BARLI KARDEŞLERİN EN KÜÇÜĞÜ "SÜLEYMAN SIRRI…"

Süleyman Sırrı, Babası Ahmet Ali Ağa'nın Zonguldak çarşısı içindeki evinde1880 sonlarında doğar.
Bu ev, bugünkü Gazipaşa Caddesi üzerinde, İstanbul Pastanesi'nin karşısındaki Ziraat Bankası'nın bulunduğu yerdeydi; giriş katı kâgir, üst katları ahşap, üç katlı bir binadır. Bu bina 1980'li yıllarda yıkılır yerine şimdiki Ziraat Bankası yapılmıştır.
Ahmet Ali Ağa, sağlığında malını, mülkünü çocukları arasında paylaştırmak istemiş, ancak bunu gerçekleştirememişti. Ancak bâzı vasiyetleri vardı. Ölümünden sonra, çocukları onun vasiyetine uyarak, bu paylaşımı hakça yaptılar.
Kömür madeninin durumunu görüşmek üzere de, Ahmet Ali Ağa'nın dört oğlu, Ali, İsmail, Mustafa ve Süleyman Sırrı bir gün babalarının Acılık Caddesi 4 numaralı yazıhânesinde toplandılar. Bu toplantı sırasında Süleyman Sırrı şöyle der kardeşlerine:
"Biliyorsunuz, ben bu ocak işlerinin girdisini çıktısını iyi bilirim. Babam bu mevzuda bana çok şey öğretti. Ocağımızı satarsak bizim için lâf ederler, bu işi yürütemediler derler; ben bu lâfı dedirtmek istemem. Bu yüzden, ben satılmasından yana değilim. İsterseniz idâreyi bana bırakın ki bu işte kâfi tecrübem var, kazanılan parayı hakça paylaşalım."
Konu biraz tartışıldıktan sonra karar verilir: Süleyman Sırrı bu işi üstlenecek, her ay kardeşlerine birer hesap hülâsası vererek kömürden olan kazançları eşit olarak paylaşılacaktır.
Böylece, ailenin en küçük oğlu Süleyman Sırrı işlerin başına geçer, babasından kalan kömür ocaklarını, ülkemizdeki tüm madenlerin devletleştirildiği 1940 yılına kadar yönetir.
Süleyman Sırrı Barlı ve kardeşleri Zonguldak'ta bir çok mülk edindiler, Evin en küçüğü olan Süleyman Sırrı 1963 yılında vefat ettiğinde İstanbul'da yaşıyordu ve bütün kardeşlerini de bu tarihe kadar kaybetmişti.

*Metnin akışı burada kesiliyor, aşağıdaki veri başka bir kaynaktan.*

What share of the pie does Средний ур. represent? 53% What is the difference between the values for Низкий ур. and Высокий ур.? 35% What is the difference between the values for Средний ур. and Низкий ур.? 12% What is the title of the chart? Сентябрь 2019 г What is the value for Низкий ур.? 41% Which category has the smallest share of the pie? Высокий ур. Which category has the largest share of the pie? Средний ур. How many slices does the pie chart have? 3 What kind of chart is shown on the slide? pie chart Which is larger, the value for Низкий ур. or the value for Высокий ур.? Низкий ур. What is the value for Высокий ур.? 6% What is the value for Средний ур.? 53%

Hiç çocuğu olmadığı için de etrafında yakın varisleri yoktu.
Süleyman Sırrı'nın iş hayatındaki en büyük yardımcısı, ablası Necibe'nin oğlu, yâni yeğeni Mustafa Tamer'di. Zonguldak'ta 1970'li yıllarda Belediye Başkanlığı yapmış olan Mustafa Tamer, gençlik yıllarından beri dayısının hep yanında olan, onun maden işleriyle ilgili hesaplarını büyük bir titizlikle tutan kişiydi. Onun âdeta vekili gibiydi.
Süleyman Sırrı, yaşlandığında, malını mülkünü bırakacağı kişi olarak Mustafa Tamer'i seçtiği belirtilir. Zonguldak'ta babadan kalan büyük bir araziyi, bir arsayı ve evini, Çaycuma'daki köşkünü ve değirmenini, İstanbul'da Taksim'deki dairesinden boşalttığı son derece lüks eşyalarını Tamer ailesine bırakır. Daha doğrusu, Zonguldak ve Çaycuma'da nesi varsa, hepsini Mustafa Tamer'e verir, kendisi de son nefesi verdiği Florya'daki köşküne yerleşmiştir.
Şimdi duvarlarına tarih yazılmış bu köşk kaldı… Varisleri uğrak edinmese de kendisine dokunacak yardım elini bekler gibi…
Son duyumlara göre bir el uzatılmış, dokunacak gibi… Aman haa, Sahibi kimler olursa olsun, yeni sahipleri kimler olursa olsun " tarih yazan duvarlarına bir zarar gelmesin" emii!!!